** BEGIN SOURCE DATA **

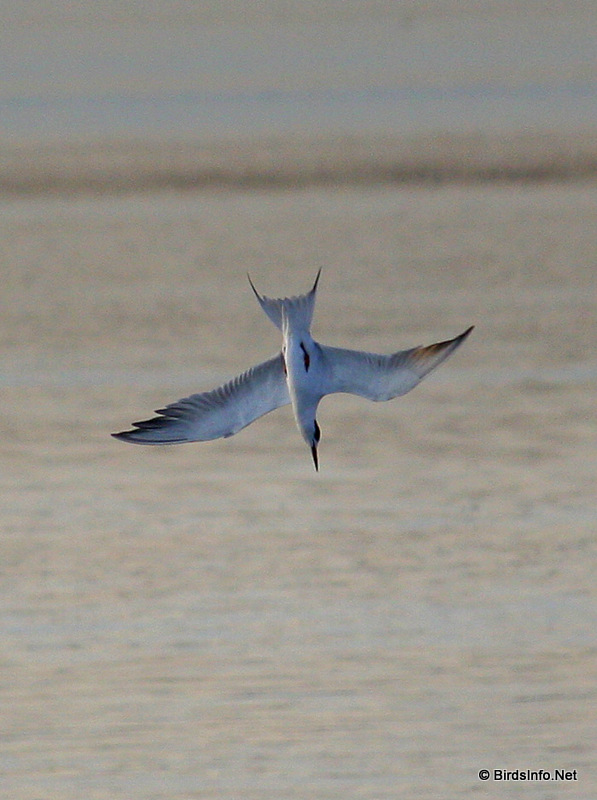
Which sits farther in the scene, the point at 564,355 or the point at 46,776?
the point at 564,355

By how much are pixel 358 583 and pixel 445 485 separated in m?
2.77

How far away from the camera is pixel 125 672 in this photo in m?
12.1

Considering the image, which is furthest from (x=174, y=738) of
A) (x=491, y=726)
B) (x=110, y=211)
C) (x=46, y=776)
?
(x=110, y=211)

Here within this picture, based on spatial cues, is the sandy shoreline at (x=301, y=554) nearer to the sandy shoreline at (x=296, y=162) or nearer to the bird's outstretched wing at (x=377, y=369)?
the bird's outstretched wing at (x=377, y=369)

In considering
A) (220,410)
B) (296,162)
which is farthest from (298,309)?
(296,162)

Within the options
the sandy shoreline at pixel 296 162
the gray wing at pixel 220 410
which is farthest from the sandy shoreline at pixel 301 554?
the sandy shoreline at pixel 296 162

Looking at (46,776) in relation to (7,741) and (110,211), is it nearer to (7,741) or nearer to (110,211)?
(7,741)

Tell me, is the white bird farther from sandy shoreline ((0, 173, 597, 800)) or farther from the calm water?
the calm water

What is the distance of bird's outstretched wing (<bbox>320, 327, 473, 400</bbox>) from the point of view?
358 inches

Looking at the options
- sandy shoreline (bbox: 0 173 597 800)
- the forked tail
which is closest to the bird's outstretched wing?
the forked tail

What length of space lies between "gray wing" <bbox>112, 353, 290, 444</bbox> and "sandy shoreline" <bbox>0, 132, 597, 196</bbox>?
77.8ft

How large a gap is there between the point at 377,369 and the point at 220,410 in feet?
2.36

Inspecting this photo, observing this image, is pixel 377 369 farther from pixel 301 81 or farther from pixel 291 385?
pixel 301 81

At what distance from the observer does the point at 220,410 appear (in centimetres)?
934
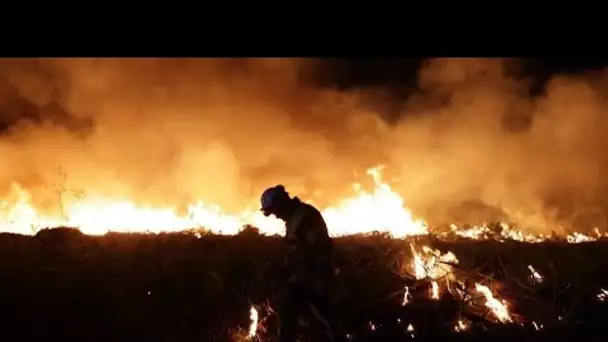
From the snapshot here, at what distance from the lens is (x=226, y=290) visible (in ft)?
29.1

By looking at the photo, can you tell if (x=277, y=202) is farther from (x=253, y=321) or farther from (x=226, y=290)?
(x=226, y=290)

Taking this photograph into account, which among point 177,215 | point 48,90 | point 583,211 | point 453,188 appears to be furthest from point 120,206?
point 583,211

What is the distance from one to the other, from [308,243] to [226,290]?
74.2 inches

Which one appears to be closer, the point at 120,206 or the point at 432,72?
the point at 120,206

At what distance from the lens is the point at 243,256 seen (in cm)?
976

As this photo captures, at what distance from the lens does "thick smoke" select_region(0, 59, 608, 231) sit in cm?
1527

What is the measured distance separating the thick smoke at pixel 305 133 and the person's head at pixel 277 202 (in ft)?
24.3

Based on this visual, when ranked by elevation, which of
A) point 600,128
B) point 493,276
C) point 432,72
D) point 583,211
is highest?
point 432,72

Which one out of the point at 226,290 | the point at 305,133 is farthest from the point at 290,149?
the point at 226,290

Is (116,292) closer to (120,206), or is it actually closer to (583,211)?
(120,206)

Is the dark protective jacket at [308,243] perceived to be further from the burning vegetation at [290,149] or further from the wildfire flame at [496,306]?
the burning vegetation at [290,149]

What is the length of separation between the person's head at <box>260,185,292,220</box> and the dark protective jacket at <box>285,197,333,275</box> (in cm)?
13

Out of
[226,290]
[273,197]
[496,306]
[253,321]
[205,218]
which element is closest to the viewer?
[273,197]

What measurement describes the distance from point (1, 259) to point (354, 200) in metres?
6.71
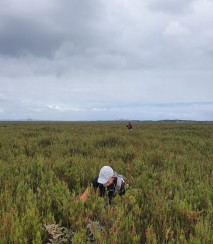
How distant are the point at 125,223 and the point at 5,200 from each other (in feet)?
6.04

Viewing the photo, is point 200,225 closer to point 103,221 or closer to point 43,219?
point 103,221

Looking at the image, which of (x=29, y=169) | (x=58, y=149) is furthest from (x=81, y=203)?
(x=58, y=149)

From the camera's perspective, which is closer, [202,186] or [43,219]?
[43,219]

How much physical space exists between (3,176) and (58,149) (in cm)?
494

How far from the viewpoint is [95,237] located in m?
3.03

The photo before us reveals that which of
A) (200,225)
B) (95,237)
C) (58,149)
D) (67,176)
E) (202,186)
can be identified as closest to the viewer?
(95,237)

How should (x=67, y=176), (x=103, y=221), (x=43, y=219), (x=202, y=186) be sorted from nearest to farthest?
(x=43, y=219)
(x=103, y=221)
(x=202, y=186)
(x=67, y=176)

** END SOURCE DATA **

> [REQUEST] Write the lines out exactly, from the one with "From the camera's" down to the last line of the listing, and leave out all others.

> [SOLUTION TO THE PROBLEM]
From the camera's perspective, which is closer, [202,186] or [43,219]?
[43,219]

How much physical space exists between (3,176) and (58,149) (in cm)?
494

How far from the viewpoint is [95,237] located in m?
3.03

The photo before us reveals that which of
A) (200,225)
B) (95,237)
C) (58,149)
D) (67,176)
E) (202,186)
can be identified as closest to the viewer?
(95,237)

How should (x=67, y=176), (x=103, y=221), (x=43, y=219), (x=202, y=186) be sorted from nearest to farthest?
(x=43, y=219)
(x=103, y=221)
(x=202, y=186)
(x=67, y=176)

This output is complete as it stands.